Spy has been in London this week, enjoying several Campari and soda. The atmosphere is totally schizophrenic. Rising interest rates have spooked everyone and yet they look at US stock markets on the verge of another bull market with talk of ‘hard landings’ receding. Speaking to asset managers, venture capital firms and private investors got almost the same response: a palpable fear that things were on the verge of falling apart but everyone was wary to take any drastic action. Spy’s conclusion: it is time to hit the beach.
Have you been able to secure a Taylor Swift ticket for her latest global tour? Spy did not get one either, if it is any compensation. The pulling power of music, live or otherwise, remains undiminished across the globe.

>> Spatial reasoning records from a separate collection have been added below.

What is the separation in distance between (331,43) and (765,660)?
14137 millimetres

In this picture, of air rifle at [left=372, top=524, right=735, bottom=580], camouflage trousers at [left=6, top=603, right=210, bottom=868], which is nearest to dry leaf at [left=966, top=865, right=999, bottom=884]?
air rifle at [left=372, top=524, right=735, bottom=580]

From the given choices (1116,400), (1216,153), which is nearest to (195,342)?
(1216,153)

Unsurprisingly, the launch this week of a fund, the elegantly ‘tickered’, MUSQ, a Global Music Industry ETF, caught Spy’s eye. This thematic strategy, which is investing in all things music, might allow music fans to profit from the industry they love to consume, even if tickets to leading acts themselves are almost impossible to come by. The blurb states that the fund, “seeks to offer exposure to global, exchange-listed companies, exchange traded funds and royalty trusts – all with a core business interest in the global music industry”. Spy is happy to give this one a big round of applause.
Speaking of music, Korea, home to the K-Pop phenomenon, is the focus of a new strategy by Asia investment veterans, Matthews Asia. The San Francisco-headquartered manager has just launched an ETF strategy targeting Korea, where entertainment will possibly form part of the mix. The country is home to numerous companies and brands that are growing their exports at a phenomenal pace. Korea is, of course, home to numerous vibrant sectors: semiconductors, new energy vehicles, information technology, biopharma and new era commerce, to name a few. The highly-concentrated Matthews Korea Active ETF has been listed on NYSE’s Arca, with an expense ratio of 0.79%. The strategy is managed by Michael Oh, Elli Lee, and Sojung Park.

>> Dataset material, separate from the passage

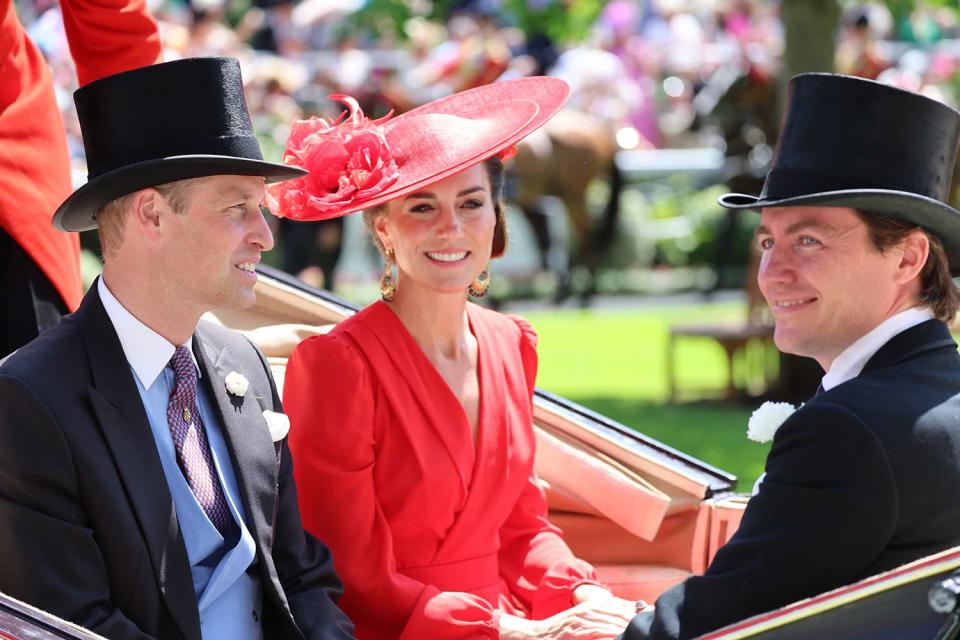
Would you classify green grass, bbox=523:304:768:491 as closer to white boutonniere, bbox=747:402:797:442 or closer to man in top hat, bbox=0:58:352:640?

Is it a sign of the times that yet another manager has reached the $1trn dollar in AuM mark? This not-quite-as-exclusive club now includes Blackstone, the alternatives manager. Spy understands this is the first time a non-traditional manager has hit the BIG mark. With individual firms such as Apple, Nvidia, Google, Microsoft, etc reaching the $1trn mark in market cap in the last few years, it seems that $1trn is the new $100bn. By far the biggest portion of Blackstone’s assets are in property. It has $333.2bn in assets under management in the sector as of June 30. This was up 1% from $331.8bn at the end of the first quarter and up 4% from $320bn year-over-year.
Blackstone’s rise in property assets seems all the more impressive, when one considers the dire state of much uber-prime real estate in cities such as London, New York, San Francisco and Paris. This image from Bianco Research was shared with Spy this week. Office property continues to struggle as knowledge workers come into the office far less frequently. Shopping malls are also facing hard times as online retailers gather more sales. If a picture says a thousand words, this one makes for ugly reading.
Spy came across an article which he thinks should be required reading for all wealth managers and portfolio managers. It is titled, The Art of (Not) Selling and is written by Chris Cerrone, of Akre Capital Management. Chris makes the astoundingly good point that, “Selling something you know well, to buy something new that seems better, is a dangerous game. We have been bitten by this more than once.” Getting to know companies and their management takes time and the time invested can pay off but that also requires some patience. When the rewards do arrive, they often come rapidly, but typically after a lengthy period of growth. Well worth reading the entire piece.
Spy’s quote of the week come from the author Cormac McCarthy, who wrote No Country for Old Men, and who died recently. “If trouble comes when you least expect it, then, maybe the thing to do, is to always expect it.” That applies to life as much as it does the investment markets.